● EXTRACTED TEXT:

---*---

Parents of middle school students throughout the Palo Alto Unified School District will get a chance to apply for their children to attend Ellen Fletcher Middle School next fall, as the district moves forward with an enrollment lottery in an effort to shore up the school’s student population.

The district’s Board of Education voted unanimously at its Tuesday, Dec. 14, meeting to authorize staff to hold an intradistrict lottery at Fletcher for the 2022-2023 school year.

Administrators haven’t yet decided exactly how many spots will be available as part of the lottery, although Superintendent Don Austin said via text that the school can “easily accommodate 60 transfers.”

Families of incoming sixth through eighth graders who live within the school district’s boundaries but aren’t zoned for Fletcher will have a chance to apply. If more students apply than slots exist for, a lottery will be held.

The move is an attempt to increase enrollment at the school, which has dipped below 520 students, despite the campus having capacity for over 700, according to background information from district staff.

Unless changes are made, enrollment could “conceivably drop” below 500 students next year, the board’s meeting agenda states. As of Nov. 9, there are 319 students in sixth and seventh grade at Fletcher.

Fletcher’s enrollment has declined by roughly one-third since 2015 and sits well below those of the district’s two other middle schools. According to data the district collected in October, 820 students attend Frank S. Greene Jr. Middle School and 979 are at Jane Lathrop Stanford Middle School.

The shrinking population at Fletcher has caused the school to lose support staff and has “limited some programs,” according to the meeting agenda. Some teachers are now being split between multiple schools because there weren’t enough students to justify a full teacher at Fletcher, Austin told the Weekly.

The board members first heard the superintendent’s proposal to create an enrollment lottery for Fletcher at their Nov. 16 meeting and were supportive of the idea.

At Tuesday’s meeting, the lottery plan passed unanimously with little board discussion and no members of the public turning out to speak. Austin said he had received limited feedback on the lottery since the November meeting, with only positive comments and requests for additional information.

“I appreciate staff’s work on this — both Fletcher staff and district staff — and I’m excited to see where it goes this year,” board member Jennifer DiBrienza said ahead of her vote in favor of the plan.

---*---

● PROBLEM TO SOLVE: Extend the news article on the Ellen Fletcher Middle School enrollment lottery, picking up after the quote from board member Jennifer DiBrienza.

---*---

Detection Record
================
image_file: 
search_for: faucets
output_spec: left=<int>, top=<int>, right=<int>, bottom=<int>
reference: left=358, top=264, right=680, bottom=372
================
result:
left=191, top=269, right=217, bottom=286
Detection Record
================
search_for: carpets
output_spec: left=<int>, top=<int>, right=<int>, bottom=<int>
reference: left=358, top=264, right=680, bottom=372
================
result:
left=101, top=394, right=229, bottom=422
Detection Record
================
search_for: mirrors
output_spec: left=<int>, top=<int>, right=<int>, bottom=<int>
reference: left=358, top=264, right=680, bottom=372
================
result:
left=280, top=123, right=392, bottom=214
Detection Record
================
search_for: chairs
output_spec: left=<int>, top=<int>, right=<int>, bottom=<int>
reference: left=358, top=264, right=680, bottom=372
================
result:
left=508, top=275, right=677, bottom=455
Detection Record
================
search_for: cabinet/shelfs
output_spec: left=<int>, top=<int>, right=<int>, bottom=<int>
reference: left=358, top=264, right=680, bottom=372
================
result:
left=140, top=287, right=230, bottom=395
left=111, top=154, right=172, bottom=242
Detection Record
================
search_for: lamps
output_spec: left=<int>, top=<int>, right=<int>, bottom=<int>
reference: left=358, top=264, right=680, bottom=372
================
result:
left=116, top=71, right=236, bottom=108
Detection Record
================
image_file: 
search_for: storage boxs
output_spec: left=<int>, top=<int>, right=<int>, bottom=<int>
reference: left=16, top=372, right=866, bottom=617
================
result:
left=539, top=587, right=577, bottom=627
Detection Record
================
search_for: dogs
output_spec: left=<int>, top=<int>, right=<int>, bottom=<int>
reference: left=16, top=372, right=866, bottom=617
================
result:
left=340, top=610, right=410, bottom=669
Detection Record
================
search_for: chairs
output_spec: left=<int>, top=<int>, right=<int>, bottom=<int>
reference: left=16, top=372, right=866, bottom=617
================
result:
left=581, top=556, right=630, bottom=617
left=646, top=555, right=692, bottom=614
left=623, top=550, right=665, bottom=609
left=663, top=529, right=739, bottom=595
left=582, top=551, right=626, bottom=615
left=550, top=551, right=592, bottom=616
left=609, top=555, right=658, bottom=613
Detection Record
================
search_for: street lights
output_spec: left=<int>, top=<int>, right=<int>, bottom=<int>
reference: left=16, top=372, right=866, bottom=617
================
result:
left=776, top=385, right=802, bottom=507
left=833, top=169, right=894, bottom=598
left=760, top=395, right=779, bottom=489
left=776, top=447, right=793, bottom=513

---*---

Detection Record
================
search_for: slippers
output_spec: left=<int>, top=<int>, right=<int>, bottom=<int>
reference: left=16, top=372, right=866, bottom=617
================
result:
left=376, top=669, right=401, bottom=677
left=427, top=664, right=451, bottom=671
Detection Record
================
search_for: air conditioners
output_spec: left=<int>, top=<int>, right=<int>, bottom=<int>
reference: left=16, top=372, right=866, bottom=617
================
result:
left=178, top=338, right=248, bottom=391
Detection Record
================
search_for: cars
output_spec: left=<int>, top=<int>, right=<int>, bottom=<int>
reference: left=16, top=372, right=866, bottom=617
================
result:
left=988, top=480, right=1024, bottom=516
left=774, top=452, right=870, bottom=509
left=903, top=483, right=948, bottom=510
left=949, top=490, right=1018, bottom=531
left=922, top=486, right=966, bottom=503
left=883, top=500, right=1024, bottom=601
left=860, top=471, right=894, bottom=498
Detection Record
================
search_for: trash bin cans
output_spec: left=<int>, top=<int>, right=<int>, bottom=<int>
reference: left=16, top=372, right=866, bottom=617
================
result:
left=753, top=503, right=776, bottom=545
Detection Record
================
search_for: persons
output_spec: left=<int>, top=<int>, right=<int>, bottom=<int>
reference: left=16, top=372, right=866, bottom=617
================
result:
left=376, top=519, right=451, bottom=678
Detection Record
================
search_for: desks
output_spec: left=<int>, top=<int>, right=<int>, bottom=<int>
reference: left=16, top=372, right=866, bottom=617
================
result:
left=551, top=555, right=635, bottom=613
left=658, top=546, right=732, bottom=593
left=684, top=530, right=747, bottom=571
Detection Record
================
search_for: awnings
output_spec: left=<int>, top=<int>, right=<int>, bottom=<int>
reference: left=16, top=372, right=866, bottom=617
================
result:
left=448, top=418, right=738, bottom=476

---*---

● ANSWER TO THIS TASK:
The superintendent had originally intended to bring the Fletcher lottery proposal back to the board next month, but he said district staff asked for it to come back sooner so that the lottery can be run in conjunction with the application processes for the district’s other choice programs.

Those who are admitted to Fletcher through the lottery will also gain admission to Gunn High School. The lottery doesn’t impact existing attendance boundaries.

Austin said at the Nov. 16 meeting that running the lottery will have “little or no downside,” although he acknowledged that it may not be sufficient on its own to address the school’s enrollment issues and that additional action may be needed in future years.

An informational meeting about the lottery plan is slated to be held over Zoom from 6-7 p.m. on Jan. 26. Applications are due by noon on Feb. 17, and the lottery will be held on Feb. 23. Parents then have until March 2 to decide whether to accept their child’s admission to Fletcher.

Families will receive more information after the winter break about the information night and lottery process, Austin said.

Palo Alto Unified board elects new leadership

The school board also voted at Tuesday’s meeting to elect new leadership for the upcoming year. Ken Dauber was unanimously picked to replace Shounak Dharap as the board’s president. Dauber has served as vice president for the past year and previously served as president in 2018.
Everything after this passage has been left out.